С улыбкой вспоминаю, как толкнула его на диван цвета моих губ из прошлого. И оседлала. Как только мне это удалось? Потом наклонилась и, извиваясь, как змея, впилась зубами в его проколотое ухо, затем в плечо. Он приподнял меня и опрокинул на диван. Я крепко обхватила ногами его поясницу, закинула лодыжки ему на плечи – и все это далось мне невероятно легко. Его благоухающие виски губы скользнули по моей шее, по уху. А я, дрожа всем телом, вцепилась в его длинные темные волосы. А как он двумя пальцами выуживал кубики льда из стакана с виски? И совал их себе и мне в рот? А потом водил холодным бархатистым языком по моему бедру, прямо по оставшемуся после операции шраму? Трем бледным бугоркам, похожим на след от проткнувших кожу вил? Шотландец жадно вылизывал их, а я, выгнув спину и запрокинув голову, стонала в потолок.
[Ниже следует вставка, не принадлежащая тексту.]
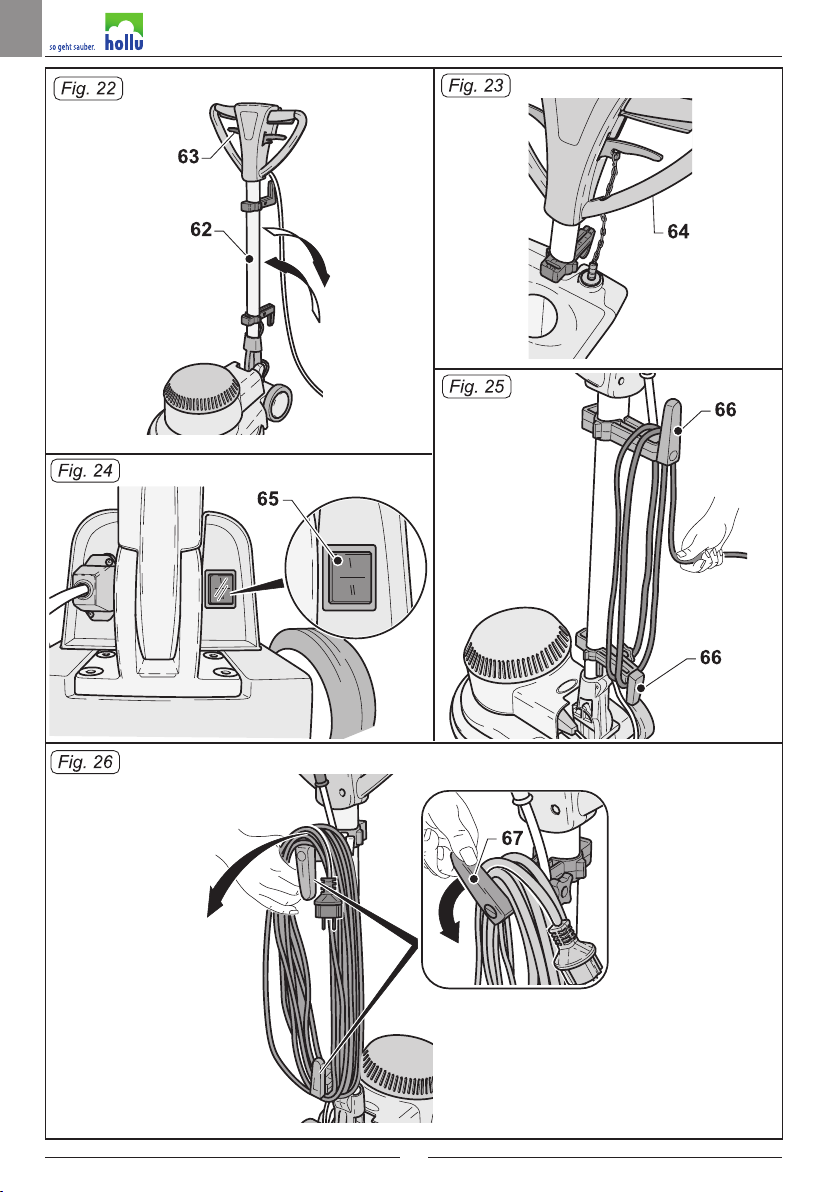 so geht sauber. hollu

Fig. 22
63
62

Fig. 23
64

Fig. 24
65
I
II

Fig. 25
66
66

Fig. 26
67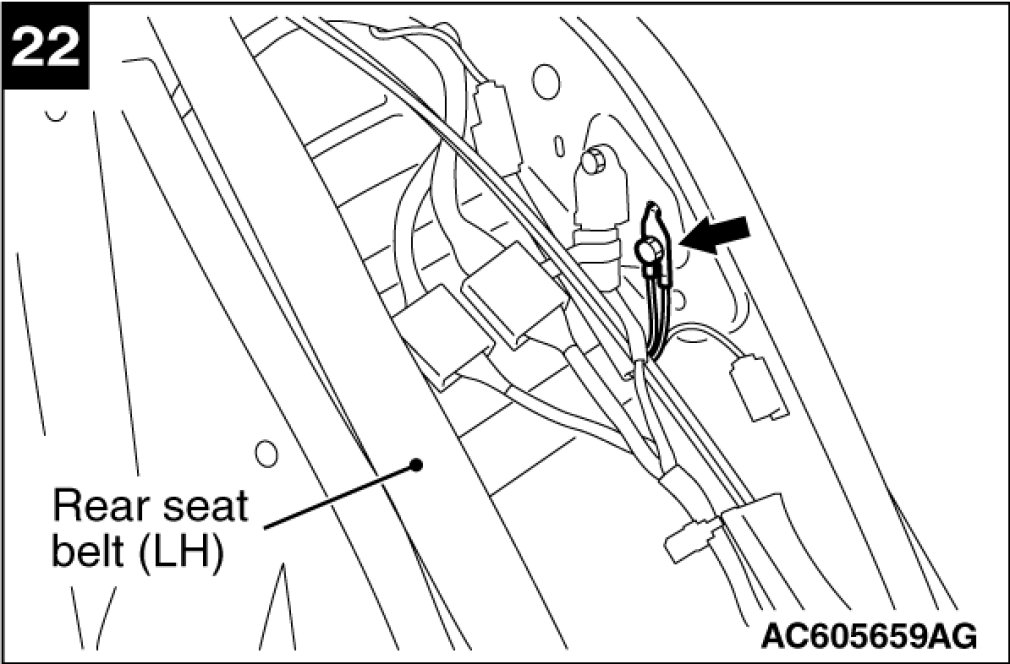 22

Rear seat belt (LH)

AC605659AG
«Но это невозможно», – думаю я. Мое тело, все еще легкое, как воздух, как ветерок, который сейчас поигрывает моими волосами, обмотано простыней. Окно открыто, но мне не холодно. Я смотрю в лазурное небо. «Весна на носу, Миранда». Она уже у порога. И впервые от этой мысли на меня не накатывает страх. И боль. Я ничего не чувствую. Ничего? О нет, не ничего. Я просто ощущаю кое-что иное. Совершенно иное. Вот оно. Где-то там, глубоко внутри. Что же это такое? Что гудит в моем теле? Зудит в ногах и руках? Переполняет сердце? Сияет в глазах? Делает легкими кости? Поет в крови? Улыбкой слетает с губ? На ветку дерева за окном садятся три черные вороны.
– Доброе утро, – с улыбкой говорю им я.
А они улетают.
Часть вторая
Глава 15
– Какой сегодня прекрасный день, правда, ребята? – спрашиваю я, и мой голос эхом разносится по театру.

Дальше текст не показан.